▶ 所给文本:
= = = = =

肠道菌群指人体或动物肠道内存在的大量细菌,随宿主自身饮食和环境因素的改变而变化,肠道菌群平衡稳定是保障机体健康的必要条件,盲肠菌群可以直接或间接反映肠道菌群变化。盲肠菌群主要由厌氧菌构成,其优势菌包括双歧杆菌和乳酸杆菌等[26]。E. coli、肠球菌是盲肠菌群中的条件致病菌。这几种细菌数量的变化是肠道健康的重要指标[27, 28]。实验结果表明:致病对照组小鼠注射致病性E. coli O8后,盲肠中E. coli数量增多,双歧杆菌数量降低。认为致病性E.coli O8可使小鼠正常菌群失调,促进E.coli快速增殖,减少双歧杆菌的数量。小鼠灌胃K2和K8可以抑制感染致病性E. coli O8小鼠盲肠中E.coli和肠球菌的数量,提高乳酸杆菌和双歧杆菌的数量,由此可见K2和K8会促进有益菌在肠道内的生长和定殖。另外乳酸杆菌代谢产生的乳酸,双歧杆菌发酵产生的醋酸,K2和K8中的有机酸,调节肠道内pH,抑制有害细菌繁殖和生长,保持动物正常盲肠菌群比例,防治疾病[29, 30]。本实验结果与魏刚研究的中药复方对小鼠肠道菌群的影响一致[31]。

= = = = =

▶ 练习: 请将上文关于肠道菌群的文字中以"肠道菌群指人体或动物肠道内"开头的段落改写为条目式列表，保留其主要事实。

(数据集记录)

= = = = =

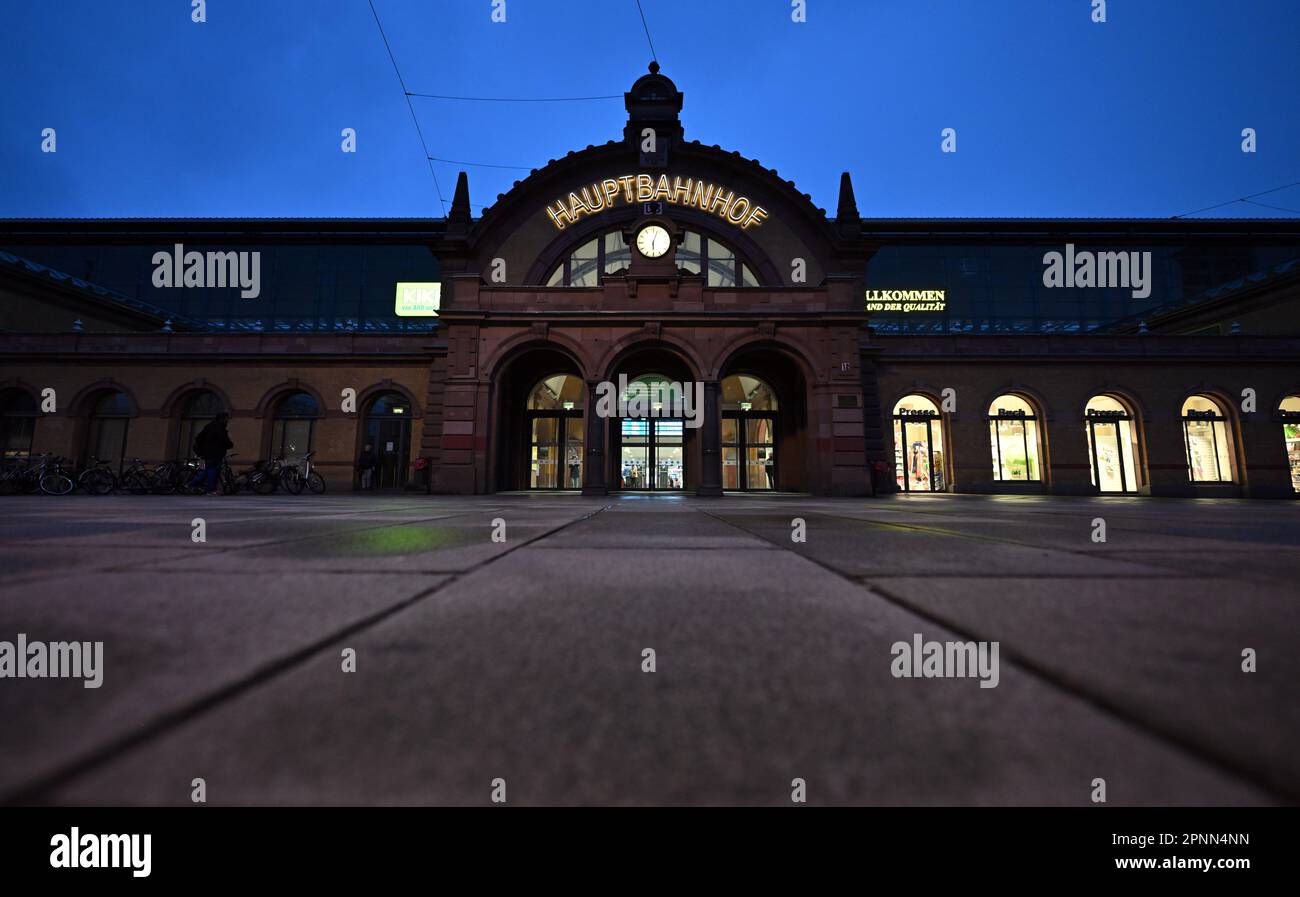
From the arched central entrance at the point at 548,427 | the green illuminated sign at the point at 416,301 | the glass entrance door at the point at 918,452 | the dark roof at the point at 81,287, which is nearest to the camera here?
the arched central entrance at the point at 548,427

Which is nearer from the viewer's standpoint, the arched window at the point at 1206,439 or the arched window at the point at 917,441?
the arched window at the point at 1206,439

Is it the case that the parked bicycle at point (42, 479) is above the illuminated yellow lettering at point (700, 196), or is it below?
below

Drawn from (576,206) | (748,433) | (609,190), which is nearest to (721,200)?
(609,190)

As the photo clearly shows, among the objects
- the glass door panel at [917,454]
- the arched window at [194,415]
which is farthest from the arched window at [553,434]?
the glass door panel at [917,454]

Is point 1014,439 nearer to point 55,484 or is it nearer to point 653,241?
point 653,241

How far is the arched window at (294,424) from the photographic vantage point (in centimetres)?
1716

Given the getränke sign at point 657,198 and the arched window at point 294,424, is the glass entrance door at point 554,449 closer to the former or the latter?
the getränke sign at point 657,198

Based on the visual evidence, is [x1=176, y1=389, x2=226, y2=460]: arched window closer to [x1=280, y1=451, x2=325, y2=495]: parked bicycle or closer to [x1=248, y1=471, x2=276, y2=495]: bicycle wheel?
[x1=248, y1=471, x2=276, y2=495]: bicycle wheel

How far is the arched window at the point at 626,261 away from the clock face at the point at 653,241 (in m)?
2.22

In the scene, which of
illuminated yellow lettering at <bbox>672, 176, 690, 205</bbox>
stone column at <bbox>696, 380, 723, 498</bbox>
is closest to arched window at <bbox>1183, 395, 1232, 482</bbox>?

= = = = =

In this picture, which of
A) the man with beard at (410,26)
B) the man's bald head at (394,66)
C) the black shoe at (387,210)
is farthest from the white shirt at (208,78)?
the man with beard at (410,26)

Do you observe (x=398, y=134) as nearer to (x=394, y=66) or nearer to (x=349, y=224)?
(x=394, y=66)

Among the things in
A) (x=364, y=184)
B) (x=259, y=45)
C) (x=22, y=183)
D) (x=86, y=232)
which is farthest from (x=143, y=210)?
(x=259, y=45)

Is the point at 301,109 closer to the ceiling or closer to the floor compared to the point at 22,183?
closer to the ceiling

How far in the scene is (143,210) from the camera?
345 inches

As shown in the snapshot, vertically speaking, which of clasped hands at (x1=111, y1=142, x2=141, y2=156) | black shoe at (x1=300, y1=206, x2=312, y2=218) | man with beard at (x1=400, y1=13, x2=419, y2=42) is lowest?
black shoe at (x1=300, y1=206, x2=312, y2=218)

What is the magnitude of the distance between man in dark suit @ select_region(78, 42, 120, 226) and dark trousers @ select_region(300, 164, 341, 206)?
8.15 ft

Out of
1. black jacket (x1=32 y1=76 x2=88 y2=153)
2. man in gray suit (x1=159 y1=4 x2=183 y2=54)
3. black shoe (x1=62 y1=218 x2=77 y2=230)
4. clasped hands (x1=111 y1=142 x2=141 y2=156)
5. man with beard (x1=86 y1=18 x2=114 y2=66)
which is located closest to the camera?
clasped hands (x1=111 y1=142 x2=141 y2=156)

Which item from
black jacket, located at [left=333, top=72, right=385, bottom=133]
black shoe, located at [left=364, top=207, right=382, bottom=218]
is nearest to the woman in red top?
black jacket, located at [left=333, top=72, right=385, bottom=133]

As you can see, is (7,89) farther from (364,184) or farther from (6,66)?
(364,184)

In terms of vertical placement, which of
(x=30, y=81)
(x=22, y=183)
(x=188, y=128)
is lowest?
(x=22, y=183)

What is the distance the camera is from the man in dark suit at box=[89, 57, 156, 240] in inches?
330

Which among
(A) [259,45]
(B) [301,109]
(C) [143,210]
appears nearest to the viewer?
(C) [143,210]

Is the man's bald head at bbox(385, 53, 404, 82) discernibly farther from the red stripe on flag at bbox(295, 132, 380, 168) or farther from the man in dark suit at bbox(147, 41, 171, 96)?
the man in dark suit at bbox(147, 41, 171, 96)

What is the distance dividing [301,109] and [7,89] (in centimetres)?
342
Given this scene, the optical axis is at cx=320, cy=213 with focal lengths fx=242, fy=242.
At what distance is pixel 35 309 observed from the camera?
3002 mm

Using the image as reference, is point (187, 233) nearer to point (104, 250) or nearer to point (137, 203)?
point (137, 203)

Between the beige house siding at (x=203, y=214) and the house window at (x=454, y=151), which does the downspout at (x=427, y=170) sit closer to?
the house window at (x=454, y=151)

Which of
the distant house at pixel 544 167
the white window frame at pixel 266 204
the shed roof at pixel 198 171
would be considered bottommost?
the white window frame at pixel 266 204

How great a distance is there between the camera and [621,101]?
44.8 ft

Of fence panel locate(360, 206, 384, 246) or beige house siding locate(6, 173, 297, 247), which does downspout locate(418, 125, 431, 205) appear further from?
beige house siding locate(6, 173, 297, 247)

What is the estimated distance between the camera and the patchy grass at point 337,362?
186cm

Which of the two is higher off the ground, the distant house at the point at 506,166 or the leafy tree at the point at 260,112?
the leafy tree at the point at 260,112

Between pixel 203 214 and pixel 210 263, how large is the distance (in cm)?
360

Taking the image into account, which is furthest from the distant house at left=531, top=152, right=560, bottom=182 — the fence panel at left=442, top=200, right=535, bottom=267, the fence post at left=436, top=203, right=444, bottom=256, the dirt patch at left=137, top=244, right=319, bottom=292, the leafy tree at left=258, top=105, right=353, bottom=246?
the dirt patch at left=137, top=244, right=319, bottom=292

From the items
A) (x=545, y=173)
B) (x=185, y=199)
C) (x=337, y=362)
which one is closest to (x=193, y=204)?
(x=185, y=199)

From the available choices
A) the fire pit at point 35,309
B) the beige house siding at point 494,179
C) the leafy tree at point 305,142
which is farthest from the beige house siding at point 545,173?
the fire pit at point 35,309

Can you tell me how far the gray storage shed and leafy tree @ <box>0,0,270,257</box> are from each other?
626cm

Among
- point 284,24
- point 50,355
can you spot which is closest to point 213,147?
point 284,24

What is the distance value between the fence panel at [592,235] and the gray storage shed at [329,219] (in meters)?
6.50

= = = = =

▶ 练习答案:
- 肠道菌群指人体或动物肠道内的大量细菌，随宿主饮食和环境因素的改变而变化；其平衡稳定是保障机体健康的必要条件。
- 盲肠菌群可直接或间接反映肠道菌群变化，主要由厌氧菌构成，优势菌包括双歧杆菌和乳酸杆菌等；E. coli、肠球菌是其中的条件致病菌。这几种细菌数量的变化是肠道健康的重要指标。
- 致病对照组小鼠注射致病性E. coli O8后，盲肠中E. coli数量增多，双歧杆菌数量降低，说明该菌可使小鼠正常菌群失调。
- 小鼠灌胃K2和K8可抑制感染小鼠盲肠中E. coli和肠球菌的数量，提高乳酸杆菌和双歧杆菌的数量，促进有益菌在肠道内生长和定殖。
- 乳酸杆菌代谢产生的乳酸、双歧杆菌发酵产生的醋酸以及K2和K8中的有机酸可调节肠道pH，抑制有害细菌繁殖和生长，保持正常盲肠菌群比例，防治疾病。
- 本实验结果与魏刚关于中药复方对小鼠肠道菌群影响的研究一致。